A method of producing ultrahigh molecular weight polyethylene fibers according to claim 1, wherein the nominal concentration of the ultrahigh molecular weight polyethylene and the solvent is from 1 to 50% by weight in the preparation of the homogeneous solution.

The method for preparing ultrahigh molecular weight polyethylene fibers according to claim 1, wherein the screw extruder used is one of a single screw, a twin screw, a triple screw, and a four screw extruder, The screw extrusion temperature was 80-250 °C.

19. The method for preparing ultrahigh molecular weight polyethylene fibers according to claim 18, wherein the twin-screw extruder is rotated in the same direction or in the opposite direction, and the length to diameter ratio of the screw is 1:30- 65.

The method for preparing ultrahigh molecular weight polyethylene fibers according to claim 19, wherein the uniform mixed emulsion has a residence time in the twin-screw extruder of 10 to 60 minutes, preferably 20 to 40. In minutes, the material temperature is 50-280 ° C, and the solution spinning temperature during extrusion is controlled at 140-280 ° C. Most Good at 200-260 °C.
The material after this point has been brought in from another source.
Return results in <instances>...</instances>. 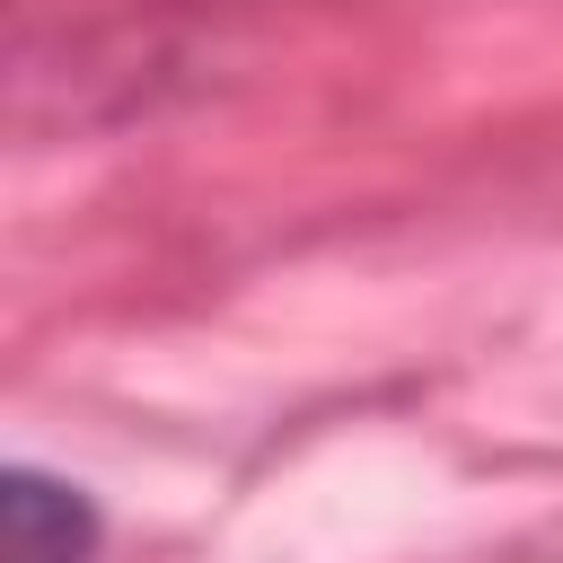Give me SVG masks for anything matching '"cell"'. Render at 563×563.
Listing matches in <instances>:
<instances>
[{"instance_id":"cell-1","label":"cell","mask_w":563,"mask_h":563,"mask_svg":"<svg viewBox=\"0 0 563 563\" xmlns=\"http://www.w3.org/2000/svg\"><path fill=\"white\" fill-rule=\"evenodd\" d=\"M0 563H97V510L44 466L0 475Z\"/></svg>"}]
</instances>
The method for preparing ultrahigh molecular weight polyethylene fibers according to claim 20, wherein the uniform mixed emulsion has a residence time of 20-40 minutes in a twin-screw extruder, and the solution is spun at the time of extrusion. The wire temperature is controlled at 200-260 °C.

The method for producing ultrahigh molecular weight polyethylene fibers according to claim 1, wherein the spinneret holes on the spinneret used in the screw extruder are rectangular holes having an aspect ratio of 4-20.

A method of producing an ultrahigh molecular weight polyethylene fiber according to claim 1, wherein the aspect ratio is 5-15.

The method for preparing ultrahigh molecular weight polyethylene fibers according to claim 1, wherein the emulsion mixture is directly fed to a screw extruder or fed through a screw with a stirred storage barrel. machine.

The method for preparing ultrahigh molecular weight polyethylene fibers according to claim 1, wherein in the super-stretching process, the stretching temperature of the fibers is 80-130 ° C, and the stretching ratio is 20 times or more. .

The method for producing ultrahigh molecular weight polyethylene fibers according to claim 25, wherein the stretching ratio is 30 to 60 times in the super-stretching process.